(Extracted records)
◆ ◆ ◆

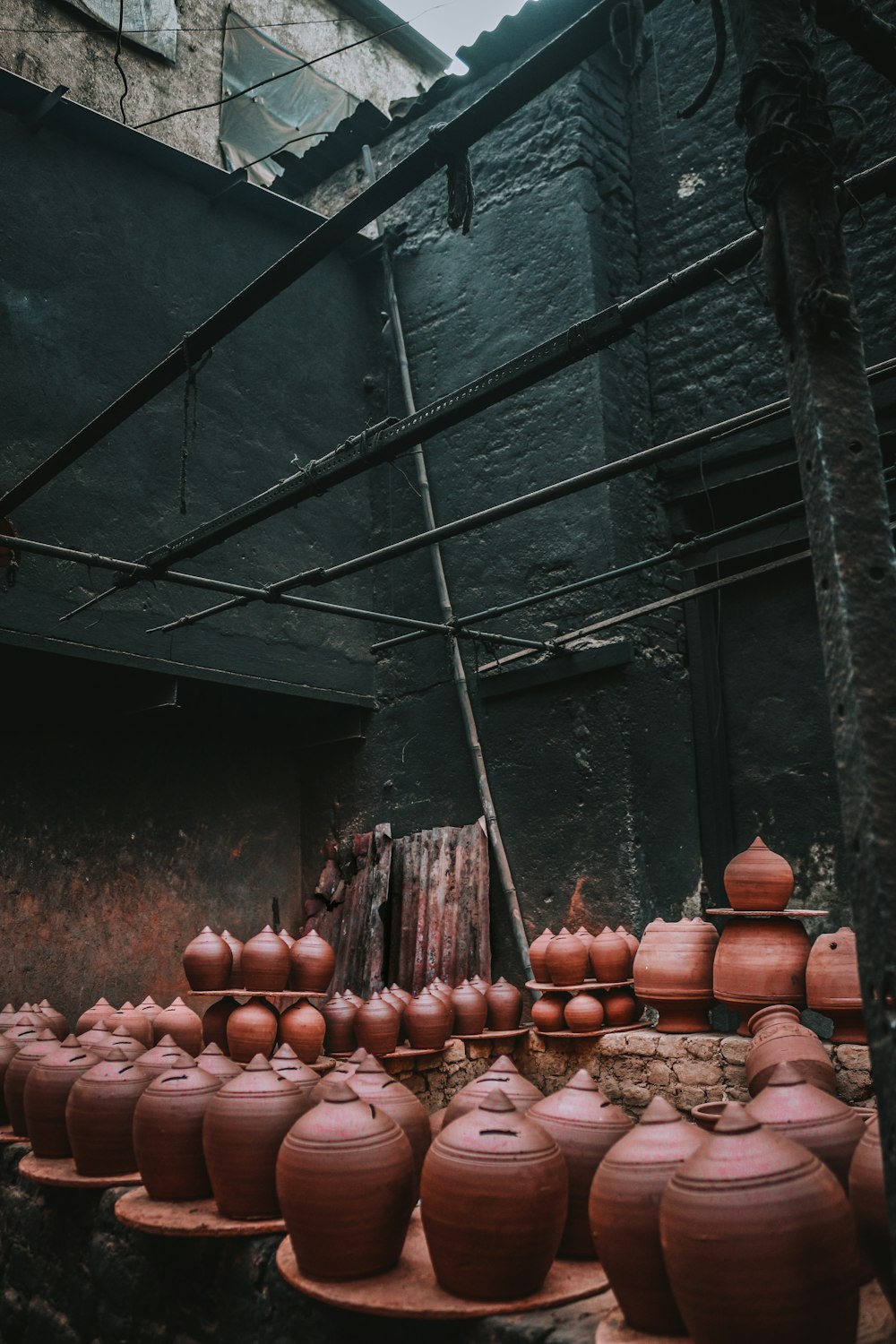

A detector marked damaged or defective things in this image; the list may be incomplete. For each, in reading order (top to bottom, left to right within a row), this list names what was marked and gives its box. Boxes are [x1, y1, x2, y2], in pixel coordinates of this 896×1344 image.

rusted metal sheet [389, 812, 491, 995]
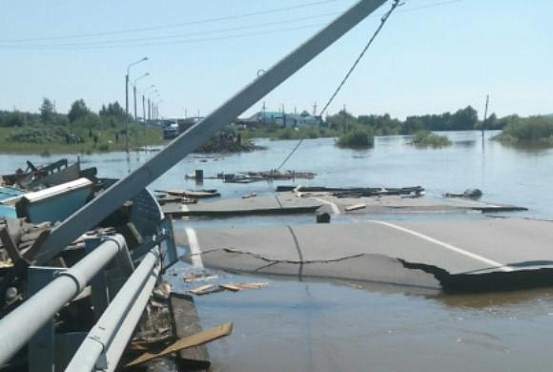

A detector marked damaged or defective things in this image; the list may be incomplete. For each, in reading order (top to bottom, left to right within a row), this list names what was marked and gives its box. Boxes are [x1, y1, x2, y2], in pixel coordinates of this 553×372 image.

broken wooden plank [125, 322, 233, 368]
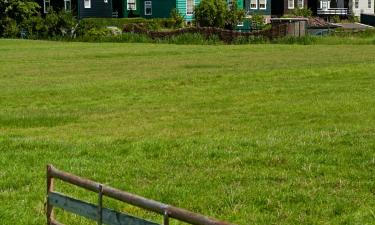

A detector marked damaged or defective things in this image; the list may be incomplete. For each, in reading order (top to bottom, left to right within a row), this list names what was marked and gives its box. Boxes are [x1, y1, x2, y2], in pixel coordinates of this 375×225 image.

◆ ◆ ◆

▶ PROBLEM DESCRIPTION:
Put every line of the records above into a numbered list, skipping blank lines and leaving the pictures out.

▶ RESULT BELOW:
1. A detector marked damaged or defective things in this image; the list may be incomplete. For each, in reading order (top to bottom, left to right within a row), this list names what was marked and gives its box. Boxes are [x1, y1, x2, y2], in pixel coordinates of this 896×1344 image.
2. rusted metal sheet [389, 812, 491, 995]
3. A detector marked damaged or defective things in this image; the list may be incomplete. For each, in reading order (top to bottom, left to right within a row), this list names what was marked and gives its box. Boxes are [x1, y1, x2, y2], in pixel coordinates of this 553×372 image.
4. broken wooden plank [125, 322, 233, 368]
5. A detector marked damaged or defective things in this image; the list may be incomplete. For each, in reading order (top to bottom, left to right within a row), this list names what was marked and gives its box. Boxes are [x1, y1, x2, y2], in pixel coordinates of this 375×225 image.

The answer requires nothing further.